■ Your objective:
Copy the lines below word for word, leaving out the pictures.

■ Task inputs:
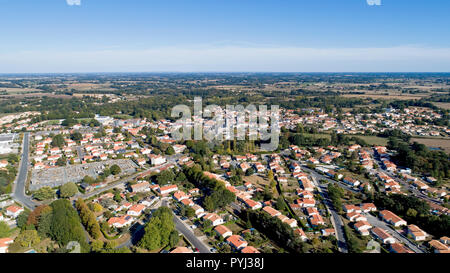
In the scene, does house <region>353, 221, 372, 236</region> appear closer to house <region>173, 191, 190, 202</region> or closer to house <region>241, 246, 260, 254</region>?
house <region>241, 246, 260, 254</region>

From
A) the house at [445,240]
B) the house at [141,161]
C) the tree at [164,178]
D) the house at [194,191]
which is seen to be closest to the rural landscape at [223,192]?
the house at [445,240]

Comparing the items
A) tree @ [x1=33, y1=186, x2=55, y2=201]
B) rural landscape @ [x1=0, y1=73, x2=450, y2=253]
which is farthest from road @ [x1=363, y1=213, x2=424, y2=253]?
tree @ [x1=33, y1=186, x2=55, y2=201]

■ Answer:
In the scene, does house <region>353, 221, 372, 236</region> appear closer to house <region>173, 191, 190, 202</region> or closer to house <region>241, 246, 260, 254</region>?
house <region>241, 246, 260, 254</region>

From
A) the house at [445,240]
B) the house at [141,161]
C) the tree at [164,178]
D) the house at [194,191]
which is seen to be closest to the rural landscape at [223,192]?
the house at [445,240]

Comparing the items
A) tree @ [x1=33, y1=186, x2=55, y2=201]
B) rural landscape @ [x1=0, y1=73, x2=450, y2=253]
which is farthest from road @ [x1=363, y1=213, x2=424, y2=253]?
tree @ [x1=33, y1=186, x2=55, y2=201]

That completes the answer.